Mi guarda di traverso e mi ignora.

"Ok, se non vuoi parlare è meglio che torniamo in ufficio".

Gli do un ultimatum anche se sono io a comportarmi come il peggior amico.

"Sì, va bene. Anch'io non ho fatto colazione, quindi andiamo vicino". Indica la strada successiva: "Gira a destra e prosegui per altre due strade. C'è una signora che ha un chiosco di tacos, deliziosi".

Si succhia le dita come se le stesse già assaggiando.

"Sai", cerco di guardarlo mentre guido, ma lui sta giocando a qualche cazzata sul cellulare, "a volte penso che tu sia un adolescente di quattordici anni invece che un uomo adulto di ventotto anni innamorato del cibo messicano".

"Forse..."

Percorro le strade e parcheggio davanti alla famosa bancarella.

Non diciamo nulla e scendiamo a mangiare. Il locale è pulito e il carrello dei tacos è all'esterno, ma di fronte c'è il locale con tavoli e sedie per i commensali.

Il locale è decorato con un'atmosfera rustica e contadina che ci porta in qualsiasi casa di campagna che si possa immaginare. Ci sediamo a uno dei tavoli non occupati e attendiamo che venga presa la nostra ordinazione. Diego, ancora una volta, è schiavo del suo cellulare e non lo molla.

"Dovresti metterlo via", indicò il sofisticato aggeggio, "È meglio che tu mi dica dove stiamo andando.

"Come sarebbe a dire, dove?", mi guarda confuso, "È chiaro che non hai sentito una parola di quello che ho detto quando siamo saliti sul furgone".

"Mi hai capito... ma potresti ripeterlo?". Metto il broncio: "Per favore".

"Ok, te lo dico".

Sta per dirmelo quando una signora viene a prendere la nostra ordinazione.

"Prendo un ordine di tacos al pastor e una Coca. Per favore".

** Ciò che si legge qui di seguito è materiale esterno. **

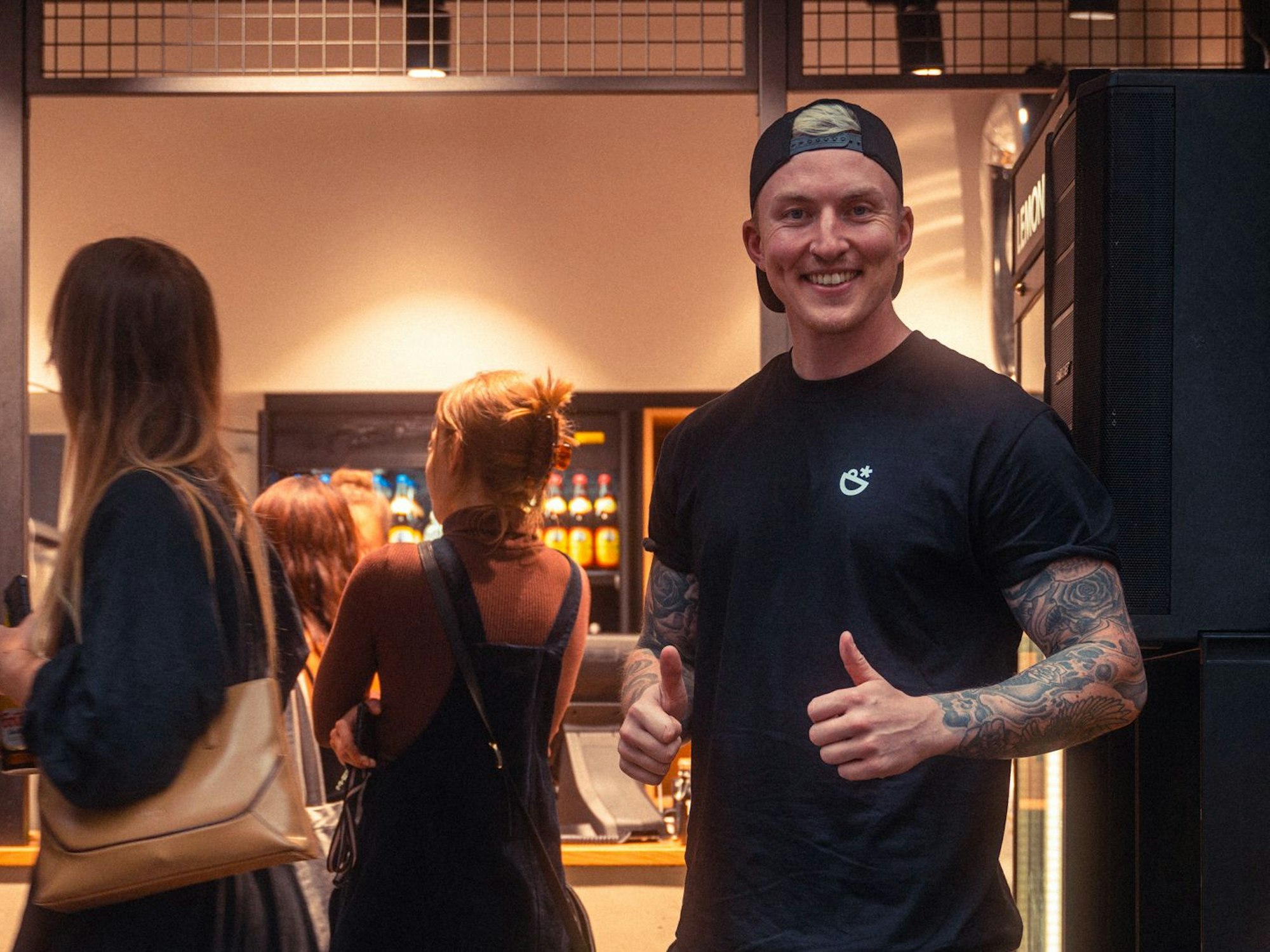 Jonathan Jaspers im Portrait vor dem Eingang der Pottsalat-Filiale.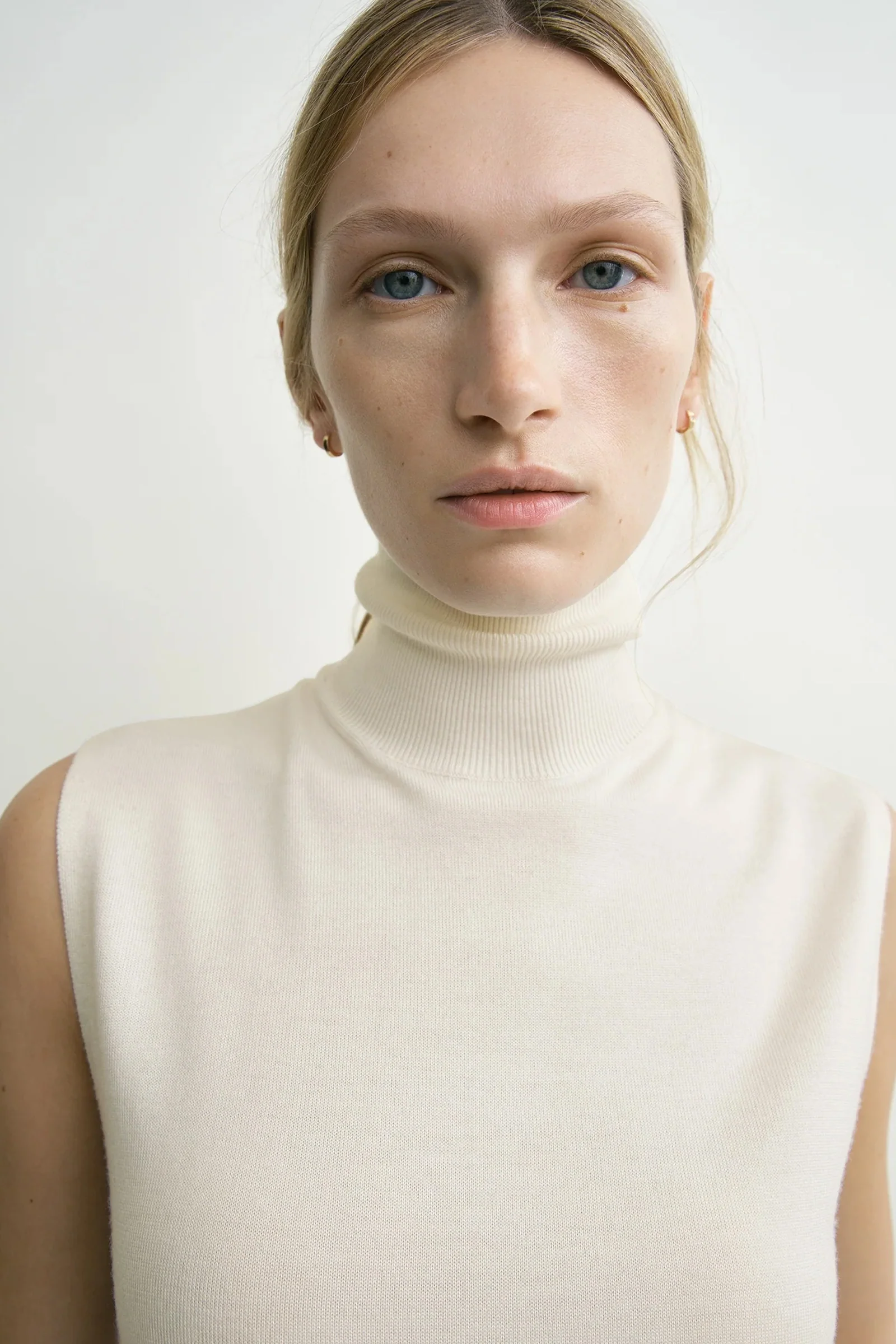 Sleeveless Fine Turtleneck - Image 5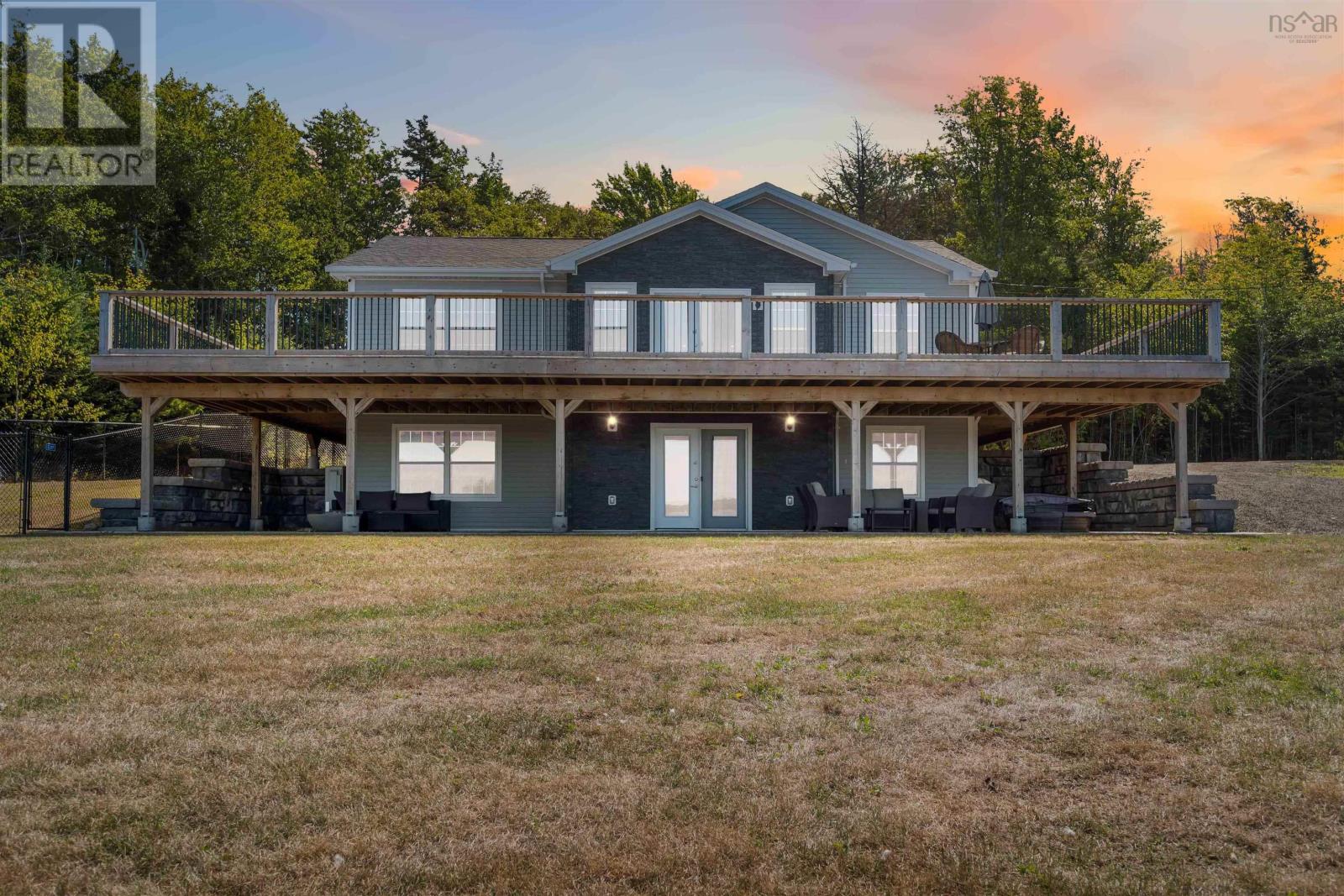 181 Timberland Road Property Photo 2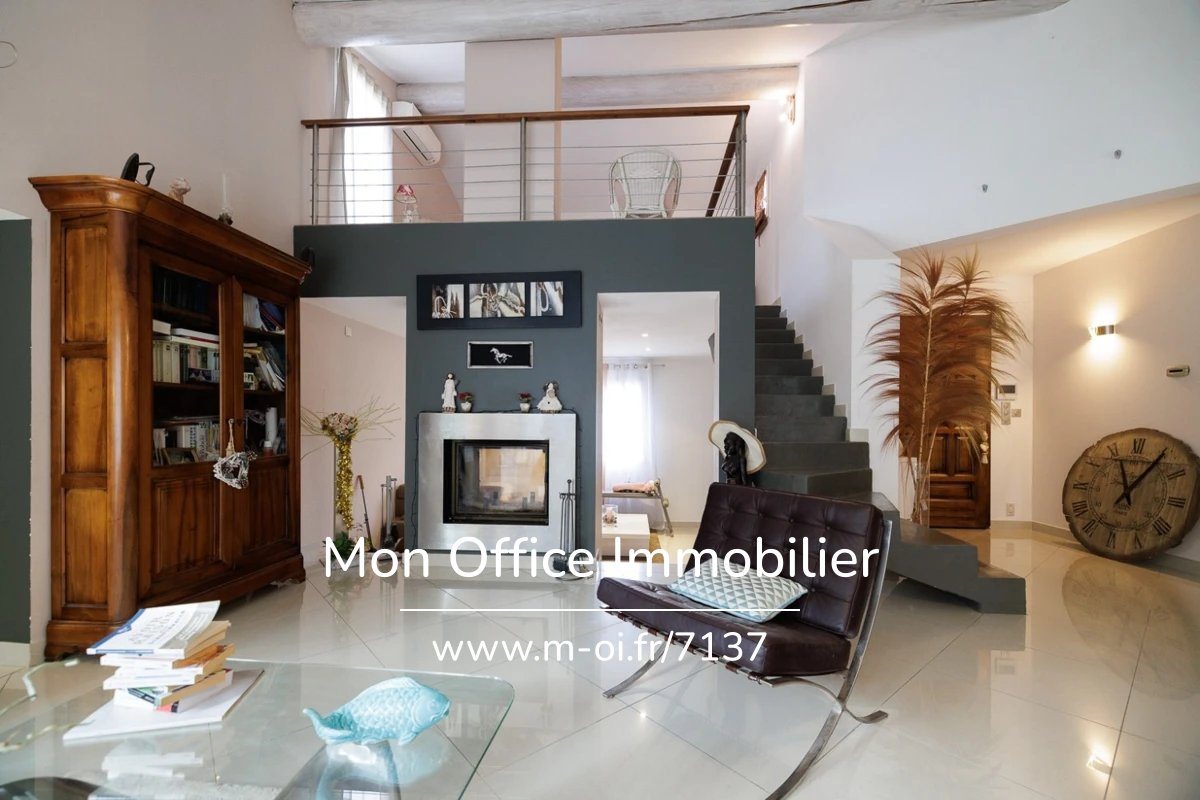 Maison à vendre, 220m², Simiane-Collongue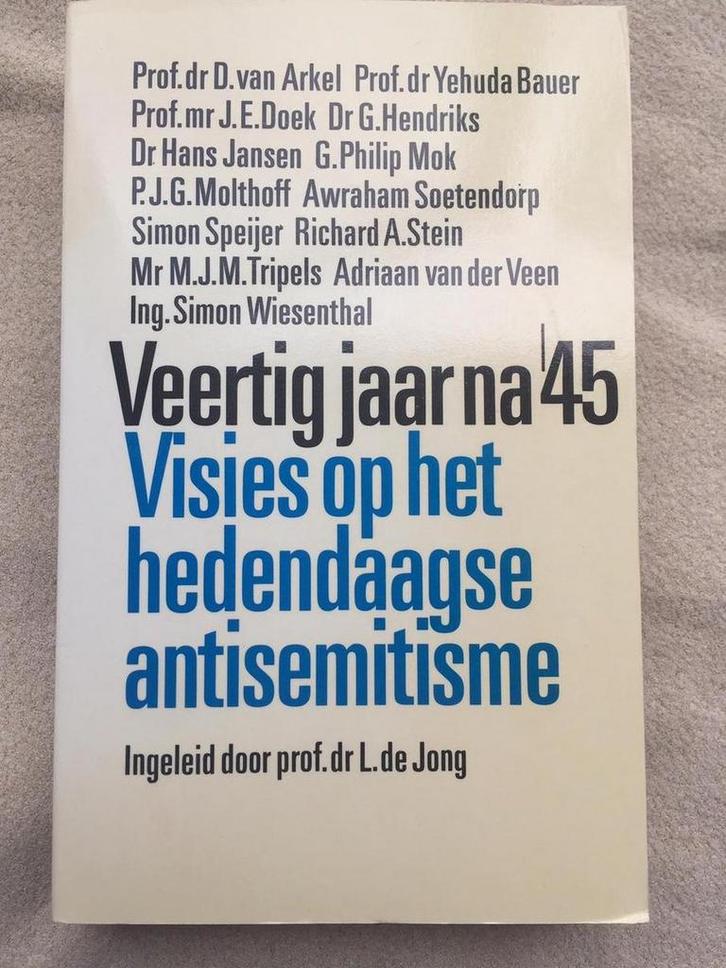 Veertig jaar na 45 9789029098441, Boeken, Politiek en Maatschappij, Gelezen, Verzenden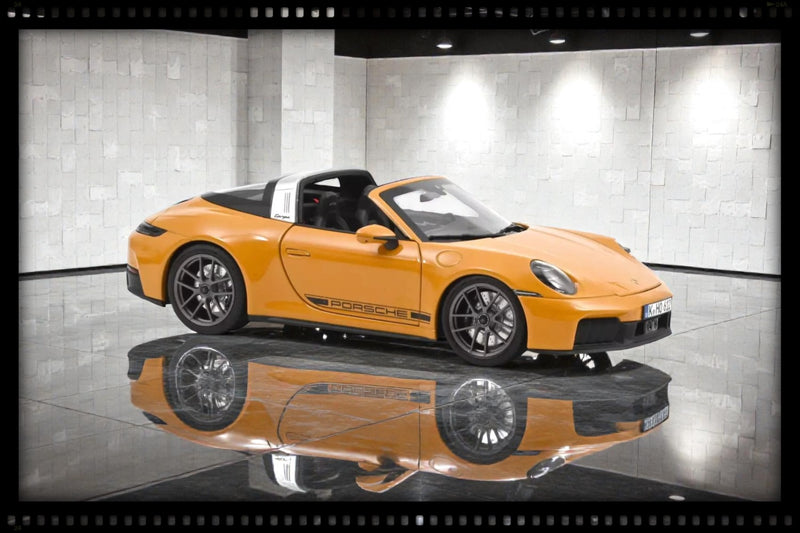 Chargez l'image dans la visionneuse de la galerie, PORSCHE 911 TARGA 4 GTS 2025 JAUNE NOREV 1:18
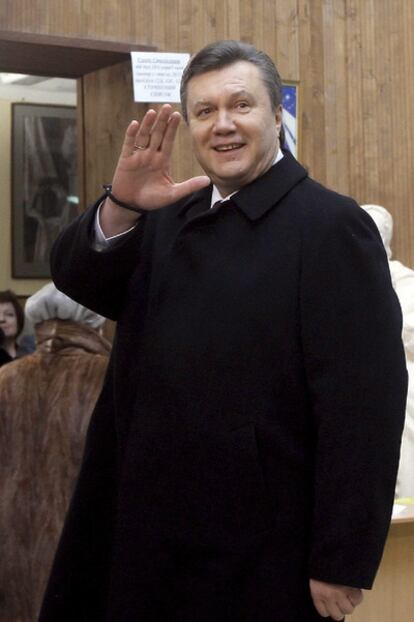 Víctor Yanukóvich, tras votar en Kiev.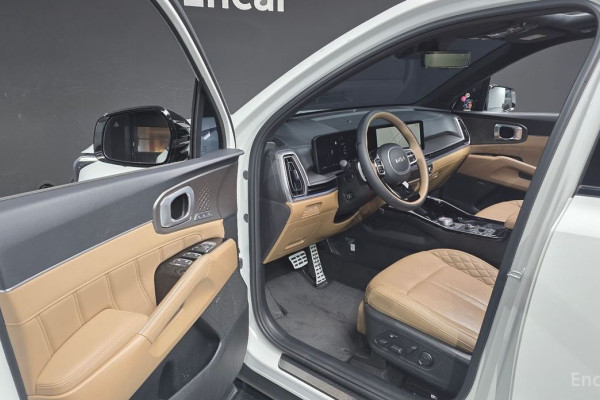 2024 Kia Sorento с пробегом 16 617 км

È chiaro che Diego è già venuto prima, perché non si preoccupa nemmeno di chiedere di cosa sono fatti i tacos.

"Per me è lo stesso.

Ho fame. La signora se ne va e lui torna per raccontarmi i piani che ha organizzato con tanta cura.

Dopo pranzo, lascio la città e prendo la strada per la spiaggia. Non ci vuole molto per arrivare, ma l'entusiasmo del mio amico mi travolge. Mi sforzo di sembrare felice, anche se non lo sono, ma continuo a ripetermi che lui non merita di vedersi rovinare la giornata, quindi mi sforzo. Mi sforzo di essere allegra... ma non ci riesco.